Średnia ocena: 5.0  Głosów: 1

Zaloguj się, aby ocenić

Komentarze (14)

  • Enchanteuse 09.05.2017
    Nie wiem co myśleć, drogi Nieznajomy. Tekst mocno filozoficzny. Jednak metafory , których używasz nie są aż tak skomplikowane ; porównania również odsyłają do ogólnie znanych symboli. Tytuł pasuje do treści, utrzymanej w górnolotnym stylu.
    Pytania retoryczne trochę oklepane, ale z drugiej strony filozofia zawsze zadaje te same pytania.

    Nie moje klimaty, dlatego zostawiam bez oceny.

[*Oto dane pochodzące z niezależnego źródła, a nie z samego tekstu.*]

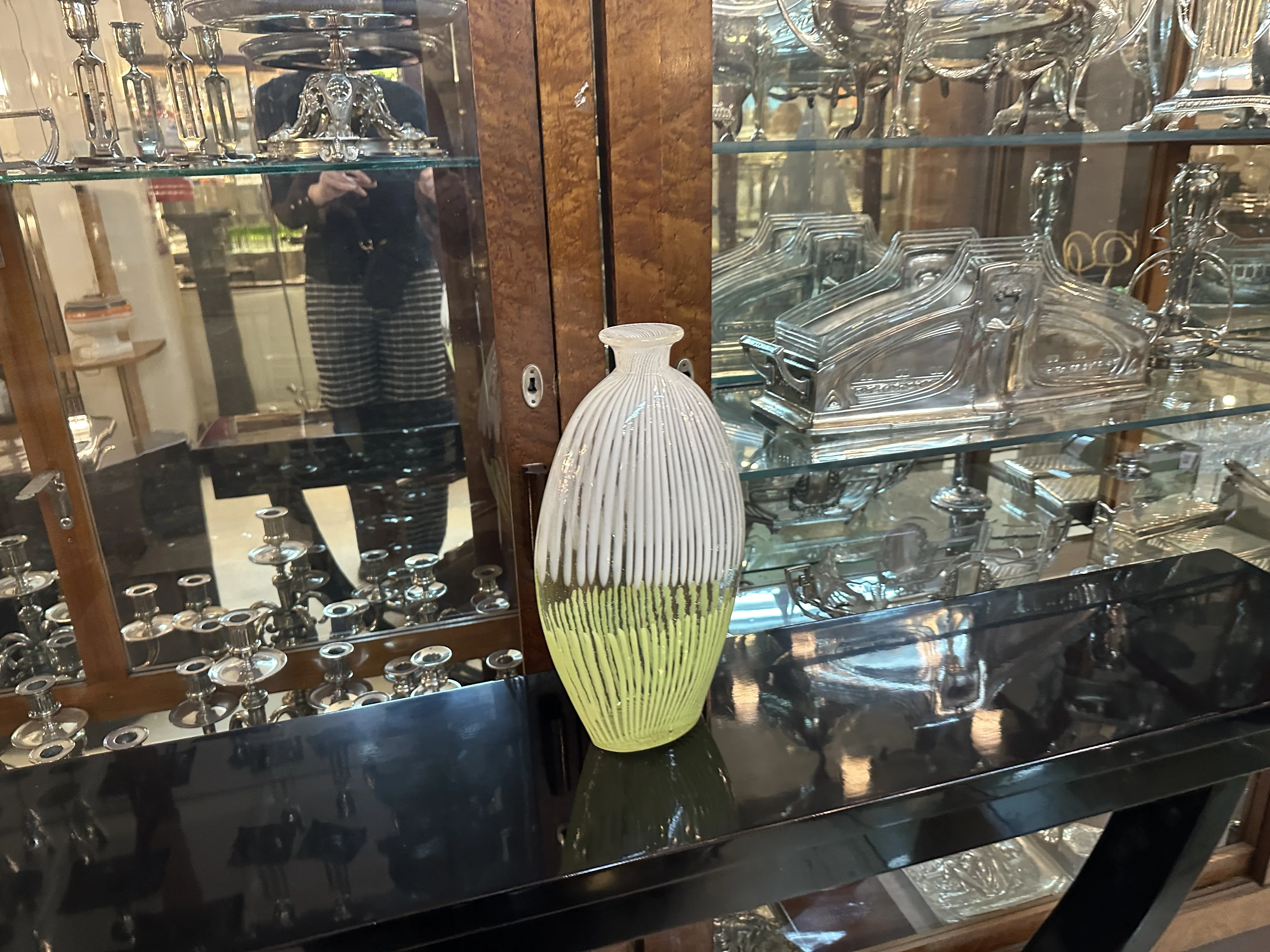 antico vaso di Murano con motivi giallo e bianco, ambientato tra oggetti in metallo e legno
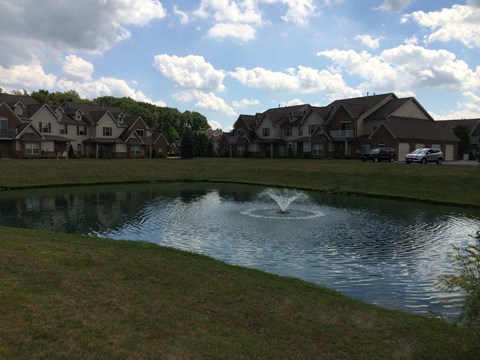 A pond in front of a row of houses with a fountain in the middle.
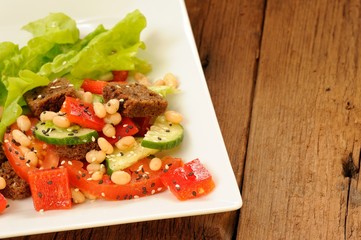 Vegetable salad with white beans, rye toasts, tomatoes, cucumber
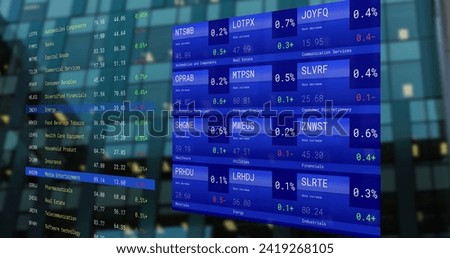 Image of financial data processing over screens. Global networks, business, finances, computing and data processing concept digitally generated image.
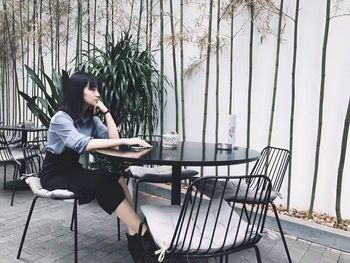 Full length of woman sitting at table against wall at restaurant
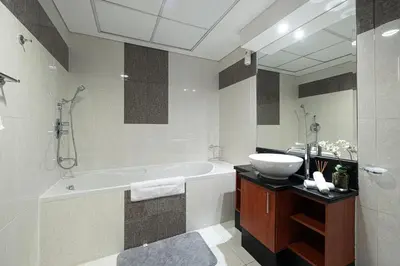a bathroom with a bath tub and a sink at DIFC Luxurious Spacious 1-Bed Apt in a Prime Location in Dubai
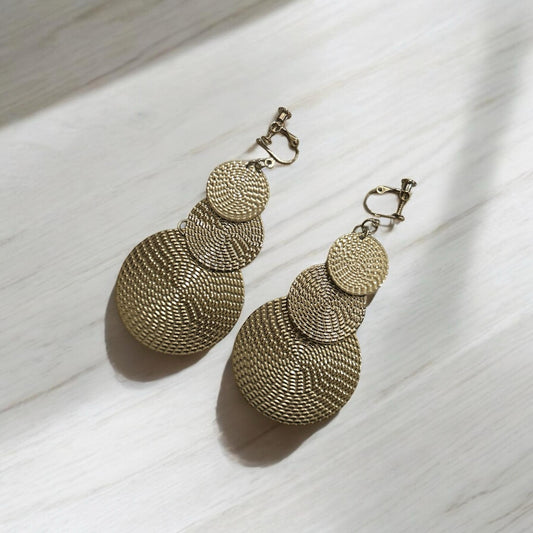 Geometric Gold Spiral Disc Drop Earrings.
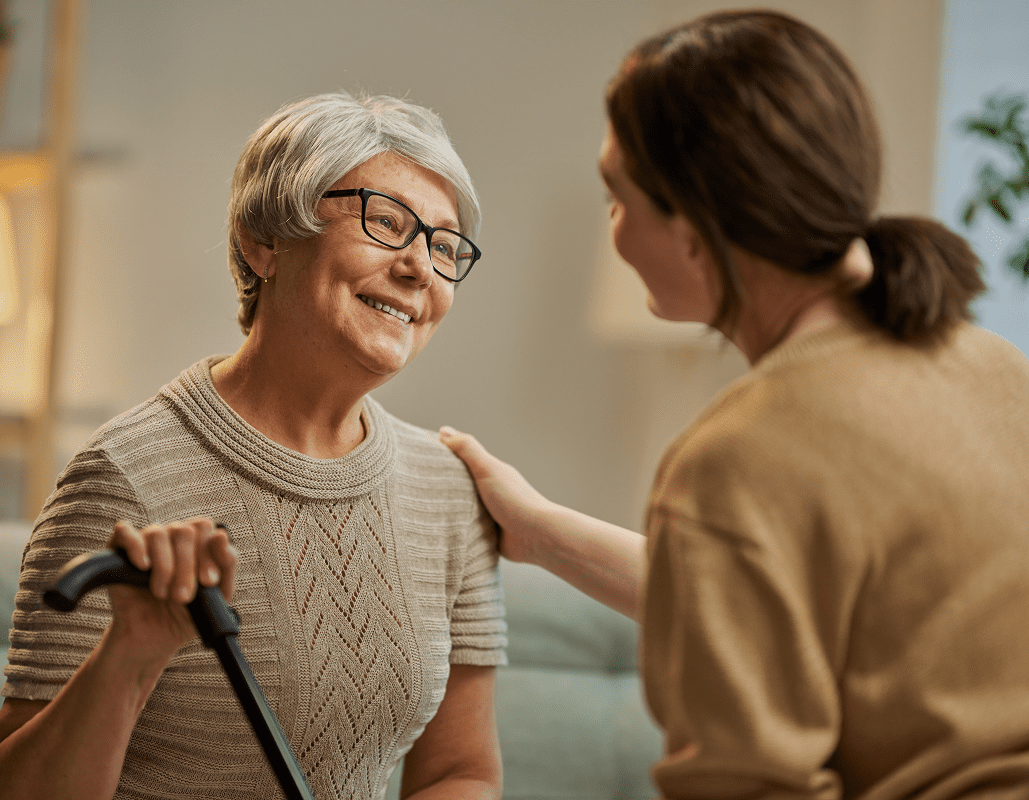 An elderly woman with gray hair and glasses smiling warmly as a caregiver or visitor gently touches her shoulder. The elderly woman holds a cane in one hand. The setting appears to be a care center or assisted living facility.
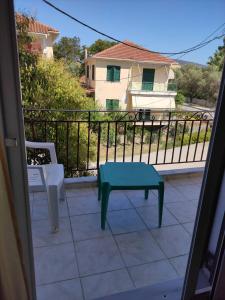 a balcony with a green table and a bench at Kohyli in Lefkada Town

    Aha, i jeszcze : "niby to czarnoksięską mocą karalucha" -
    Brzmi ciut sztucznie - karaluch nic nie ma wspólnego z czarną magią. Wyrzuć karalucha i będzie okej. Tak to wychodzi absurd .
  • Nieznajomy 09.05.2017
    Chodzi mi o tzw. Małego Karakana, kazdy kto zna Zbigniewa Stonoge wie kim jest karakan :)
  • Enchanteuse 09.05.2017
    Nieznajomy aha ,przepraszam , źle przeczytałam :/
    Ale to wciąż mało czytelne. Napisz z dużej, wtedy rozjaśnisz.
  • Nieznajomy 09.05.2017
    Enchanteuse ok dobry pomysł, dzięki :)
  • riggs 10.05.2017
    No właśnie - od razu załapałem tekst mojego ulubieńca. 55555
  • Nieznajomy 10.05.2017
    Ulubieńca? :D dziekówa za słowa uznania :D
  • Okropny 10.05.2017
    Stonoga, Karakan, uproszczona filozofia i pytania pseudoglebokie, plus ten "szatan"... Juz nic nie mówię.
  • Nieznajomy 10.05.2017
    Dziękuję bardzo za pochwałe.
  • ausek 10.05.2017
    Przykro mi to pisać, ale do mnie Twój tekst nie przemawia. Stawiasz pytania stare jak świat. Mam wrażenie, że nie ma w tych słowach Ciebie. Już tłumaczę dlaczego. Według mnie prezentujesz stosunkowo ogólnikowe podejście do sprawy, nie ma choćby próby odpowiedzi, delikatnych sugestii z twojej strony, o tym co masz w głowie, co myślisz.
    Ja preferuję przedstawianie takich zagadnień w formie opowiadań (przedstawionych w sposób nieoczywisty, inny), a patrząc na zadawane pytania mnogość tematów aż prosi się o szersze rozpisanie. Pokaż swą duszę autorze. ;)
  • Adam T 10.05.2017
    Pachnie demagogią. Takie sobie.
  • Okropny 10.05.2017
    Pachnie nastolatkiem
  • Nieznajomy 10.05.2017
    Okropny a ten smród to chyba przez to mydło...
  • motomrówka 10.05.2017
    Wąch, wąch... No, jest zapaszek ;)
  • Nieznajomy 10.05.2017
    Sory to ja zapomniałem z mydła skorzystać.